Eastern Washington University is pleased to welcome Alfredo Carlos, PhD, as our new interim director of Chicana/o/x Studies. Carlos came to Eastern this summer after serving as executive director of the Foundation of Economic Democracy in Long Beach, California.
For Carlos, who was born in Mexico, the position at Eastern represents an opportunity to give back to Latinx and other underrepresented populations. Specifically, he’s excited to help students navigate the complex society they live in today.
For instance, in school, Carlos believes young people are generally well taught on social inequalities, how people suffer and different forms of oppression. “Which is empowering,” he says. “But it’s not enough.” Carlos wants to work with students not just on problems, but on solutions. “How do we teach them how to go back into their communities and come up with solutions? Also, social justice entrepreneurship: What does that look like?” he says. He adds that he plans to collaborate with other campus partners to “develop programs that don’t just teach Chicano studies, but teach people how to work with Latino populations.”
In addition, Carlos would like to teach students not just to critically think, but to take ownership of critical issues in a way that empowers them to make changes in society.
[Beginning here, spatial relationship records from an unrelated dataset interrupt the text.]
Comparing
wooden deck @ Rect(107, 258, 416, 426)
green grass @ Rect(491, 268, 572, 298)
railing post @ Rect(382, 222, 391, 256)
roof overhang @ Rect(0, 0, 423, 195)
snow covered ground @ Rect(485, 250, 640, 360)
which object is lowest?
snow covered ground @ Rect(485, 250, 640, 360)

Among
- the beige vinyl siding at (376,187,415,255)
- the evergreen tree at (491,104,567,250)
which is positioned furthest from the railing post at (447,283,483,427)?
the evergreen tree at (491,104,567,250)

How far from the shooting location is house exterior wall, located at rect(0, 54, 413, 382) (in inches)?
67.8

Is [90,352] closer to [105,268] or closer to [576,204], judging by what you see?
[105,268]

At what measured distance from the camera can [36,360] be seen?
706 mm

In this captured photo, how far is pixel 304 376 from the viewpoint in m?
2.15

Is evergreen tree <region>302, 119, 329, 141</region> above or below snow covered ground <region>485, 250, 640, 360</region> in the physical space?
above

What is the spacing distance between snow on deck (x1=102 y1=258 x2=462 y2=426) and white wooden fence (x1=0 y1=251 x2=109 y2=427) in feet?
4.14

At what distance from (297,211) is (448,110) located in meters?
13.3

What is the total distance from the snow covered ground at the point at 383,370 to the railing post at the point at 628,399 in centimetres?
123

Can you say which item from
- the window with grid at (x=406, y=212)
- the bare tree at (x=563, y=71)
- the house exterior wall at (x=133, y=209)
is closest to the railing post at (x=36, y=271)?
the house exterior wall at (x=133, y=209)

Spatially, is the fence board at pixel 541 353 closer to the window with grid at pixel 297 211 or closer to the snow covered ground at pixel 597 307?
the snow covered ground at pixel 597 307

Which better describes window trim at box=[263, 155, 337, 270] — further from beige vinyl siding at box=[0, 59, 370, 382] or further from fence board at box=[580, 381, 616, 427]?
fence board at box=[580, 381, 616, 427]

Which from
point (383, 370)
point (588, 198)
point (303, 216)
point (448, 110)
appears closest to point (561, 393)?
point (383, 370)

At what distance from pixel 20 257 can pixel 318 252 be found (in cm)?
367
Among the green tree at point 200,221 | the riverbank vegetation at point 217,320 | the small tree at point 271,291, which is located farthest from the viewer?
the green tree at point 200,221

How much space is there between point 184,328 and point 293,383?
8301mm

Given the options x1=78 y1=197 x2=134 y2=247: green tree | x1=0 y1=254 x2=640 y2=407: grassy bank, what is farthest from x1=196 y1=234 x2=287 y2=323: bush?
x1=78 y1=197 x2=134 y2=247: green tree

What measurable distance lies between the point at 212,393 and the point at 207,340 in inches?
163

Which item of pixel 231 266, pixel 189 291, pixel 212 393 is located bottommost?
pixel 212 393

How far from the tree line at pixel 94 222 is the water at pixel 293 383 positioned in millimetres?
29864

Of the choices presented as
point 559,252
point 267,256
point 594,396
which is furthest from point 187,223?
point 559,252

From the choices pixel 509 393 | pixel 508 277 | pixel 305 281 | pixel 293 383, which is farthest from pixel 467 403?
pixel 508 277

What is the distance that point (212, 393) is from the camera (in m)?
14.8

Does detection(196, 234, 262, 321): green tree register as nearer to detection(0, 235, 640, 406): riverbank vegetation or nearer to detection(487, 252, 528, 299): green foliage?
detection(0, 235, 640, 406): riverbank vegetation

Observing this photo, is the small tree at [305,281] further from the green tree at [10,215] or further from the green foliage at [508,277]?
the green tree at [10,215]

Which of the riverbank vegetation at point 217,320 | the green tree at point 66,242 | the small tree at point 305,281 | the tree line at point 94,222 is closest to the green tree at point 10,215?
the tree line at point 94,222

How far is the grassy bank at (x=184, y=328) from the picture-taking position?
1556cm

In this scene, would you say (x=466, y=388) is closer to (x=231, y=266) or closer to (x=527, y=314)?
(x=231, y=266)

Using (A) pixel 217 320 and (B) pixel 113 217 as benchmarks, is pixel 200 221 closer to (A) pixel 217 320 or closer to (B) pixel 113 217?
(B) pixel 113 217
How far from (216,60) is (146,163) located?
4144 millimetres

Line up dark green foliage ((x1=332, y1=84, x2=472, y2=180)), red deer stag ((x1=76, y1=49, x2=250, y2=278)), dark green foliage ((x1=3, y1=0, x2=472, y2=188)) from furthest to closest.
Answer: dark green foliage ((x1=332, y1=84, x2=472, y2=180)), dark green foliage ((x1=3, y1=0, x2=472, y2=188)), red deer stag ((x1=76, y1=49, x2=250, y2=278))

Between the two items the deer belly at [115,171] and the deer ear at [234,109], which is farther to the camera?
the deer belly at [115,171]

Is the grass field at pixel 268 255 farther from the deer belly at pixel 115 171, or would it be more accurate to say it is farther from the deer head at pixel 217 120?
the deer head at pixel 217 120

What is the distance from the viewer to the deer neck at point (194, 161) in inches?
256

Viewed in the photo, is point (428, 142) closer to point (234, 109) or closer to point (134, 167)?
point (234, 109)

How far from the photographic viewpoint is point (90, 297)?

He wants students to be passion-driven.
Carlos says he never thought that he would leave Long Beach, but that he couldn’t pass up the opportunity to come to a place like Eastern and help develop the Chicana/o/x Studies program.
While still a child, Carlos arrived in the U.S. with his undocumented-immigrant parents. The family settled in the Harbor Region of Los Angeles, where Carlos grew up. As an undergraduate, he attended the University of California, Santa Barbara. He then went on to complete a master’s degree in political science at the University of California, Long Beach, and a doctorate in political theory and American politics at the University of California, Irvine. He has since gone on to found a non-profit advocacy organization and written a book, The Latino Question, which was named by the American Political Science Association as “Best Book in Latino Politics.”
Today Carlos says he’s especially proud to be an Eagle, one who arrives at EWU having “accomplished the things that I have, as a formerly undocumented working class person who grew up in poverty.”